Des horizons rouge sang – Scott Lynch

Un solide tome 2

horizons_rouge_sang_lynchDes horizons rouge sang est le second des sept tomes (prévus) du cycle Les salauds gentilshommes, après l’excellent Les mensonges de Locke Lamora. Rappelons que les deux premiers romans sont sortis à un an d’écart l’un de l’autre (en VO, 2006 et 2007), puis qu’il a fallu attendre un peu plus de six ans pour avoir la suite, à savoir La république des voleurs. Alors que l’auteur, Scott Lynch, commençait à faire concurrence à G.R.R. Martin et Patrick Rothfuss au palmarès des plus gros procrastinateurs, il a récemment enfin rendu le manuscrit du tome 4, The thorn of Emberlain, à son éditeur.
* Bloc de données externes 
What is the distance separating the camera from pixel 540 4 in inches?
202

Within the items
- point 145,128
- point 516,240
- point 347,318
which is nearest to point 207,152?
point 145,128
Pour sa publication, cependant, il va falloir patienter, puisque les sites marchands annoncent (probablement un peu au hasard, surtout compte tenu de la situation sanitaire actuelle) une sortie (anglo-saxonne) dans un éventail allant de… l’automne 2021 à l’été 2022. Plus inquiétant encore, avec sept ou huit ans d’écart entre deux livres, le tome 7 pourrait ne paraître que dans les années 2040  😀  Autant dire, donc, que la seconde heptalogie envisagée jadis par Lynch relève désormais plus de l’utopie que d’une réalité un tant soit peu probable, sauf changement radical de sa capacité à écrire de façon régulière.

Même si j’ai vraiment adoré le tome 1, je n’étais pas spécialement pressé de lire ses deux suites actuellement parues, et ce pour deux raisons : d’abord, leur réputation de ne pas tutoyer les mêmes sommets (surtout pour le tome 3), ensuite la volonté d’attendre que la sortie du tome 4 se précise pour ne pas devoir subir un écart de je ne sais combien d’années entre la lecture de deux tomes. La sortie de The thorn of Emberlain étant désormais une certitude, le moment m’a donc paru opportun pour poursuivre cette heptalogie. Si tout se déroule comme prévu, je devrais aussi vous proposer la critique de La république des voleurs avant la fin de l’année, histoire d’être à jour.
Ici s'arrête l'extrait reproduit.